Acá me permito una última profundización hacia aquel terreno más inglés. Es que, así como De Quincey usó esa extrañeza del opio para escribir algunas aventuras urbanas, es probable que haya usado también la influencia de Sir Thomas Browne, uno de sus autores predilectos, para pensar la forma algo deforme de sus escritos. En Urnas sepulcrales, Browne anticipa el procedimiento de estos libros: se agarra del desenterramiento de unas urnas para ensayar largo y tendido sobre temas apenas tangenciales, explica los rituales de duelo de muchas sociedades del pasado, habla de la muerte, del olvido, del infinito, de la trascendencia. Roberto Calasso propone que Urnas sepulcrales es un texto de literatura devocional. No saco esto de la galera: en Cruza, la voz chamánica que guía a la protagonista por su camino tiene momentos que funcionan casi como rezos, como invocaciones. Antes hice mención a la caja de resonancia, a la idea de rescatar voces. Cada tanto, ese pedido implícito de respuestas en Cruza me hacía pensar en la plegaria a las musas con la que empezaron grandes obras de la antigüedad y que eventualmente devino, con uno de los autores mencionados por Vázquez, en un más terrenal “Sombra terrible de Facundo, voy a evocarte”. A lo que voy es que Calasso, al hablar de la literatura devocional, dice que en Urnas sepulcrales “algunas urnas encontradas son fragmentos dispersos, pero tal vez representen, en un recuerdo cifrado y petrificado, al mundo entero”. Entonces recuerda una reflexión del propio Browne: “En esta multiplicidad de escritura, los temas marginales y áridos son los que mejor se prestan a la invención; los temas que se han tratado mucho confinan nuestra imaginación y fijan nuestras ideas a las nociones de los autores previos”.
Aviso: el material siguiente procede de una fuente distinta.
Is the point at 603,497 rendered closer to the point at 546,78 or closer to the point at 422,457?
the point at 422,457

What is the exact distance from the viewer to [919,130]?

En Cruza, me da la sensación de que por momentos el tema ocupa demasiado del espacio. El camino, si bien sinuoso, está bien demarcado y Camila Vázquez lo respeta. Pocas veces parece mirar hacia los costados, irse demasiado por las ramas como la estructura onírica y la voz que se escapa parecieran prometer. Recuerdo una frase que marqué de De Quincey: “Le pido perdón al lector por esta digresión desproporcionada, en la que me metió mi amor por nuestra gran literatura nacional”. Creo que es algo propio de cada uno de estos géneros: la aventura hacia el exterior (sea clásica o urbana) nos pone en un lugar ínfimo frente al vacío del mundo que hay que llenar, pero en la aventura interior el autor se propone como límite, como fin último de todas las búsquedas. En este caso, es como si el libro tuviera una ambición mucho más grande de la que se permite, como si no se animara a asumirla del todo. Y sin embargo, esa ambición algo velada es la que hace al libro atractivo, la que da la sensación de estar leyendo algo potente.

Vuelvo a la primera frase que cité de Cruza, en uno de los pocos y cortos apartados referidos a temas literarios: Lucio V. Mansilla “como militar era malo y eso es lo que lo convirtió en escritor”. Me parece que el libro sí cree que un escritor puede ser militar, lo cree fervientemente. Por eso usa sus páginas para ocuparse de voces perdidas, de tradiciones deslegitimadas, de cierto proyecto político, y en su despliegue formal disgregado se nota una propuesta sobre la conformación de una historia (incluso una Historia Nacional) que, además de interesante y compleja, está claramente lograda. Lo que me pregunto es si por momentos el libro no juega en su propia contra, tanto en ese retraimiento discursivo hacia lo individual (la vuelta constante a la historia personal que sirve de excusa y de fin en sí mismo) como en algunas visiones deliberadamente inocentes sobre la literatura (culpa, un poco, de transcribir las clases que dicta en una primaria).

En fin. Termino de escribir este mail, pero es un libro en el que voy a estar pensando bastante más. Lo intrincado de algunas de las ideas que me surgían al leerlo derivó, creo, en este texto algo desordenado y con el que probablemente ni yo coincida del todo de acá a una semana. Ahora pienso en qué otros libros podemos seguir comentando más adelante, qué está saliendo o por salir en estos meses y qué estás leyendo para tu próximo mail.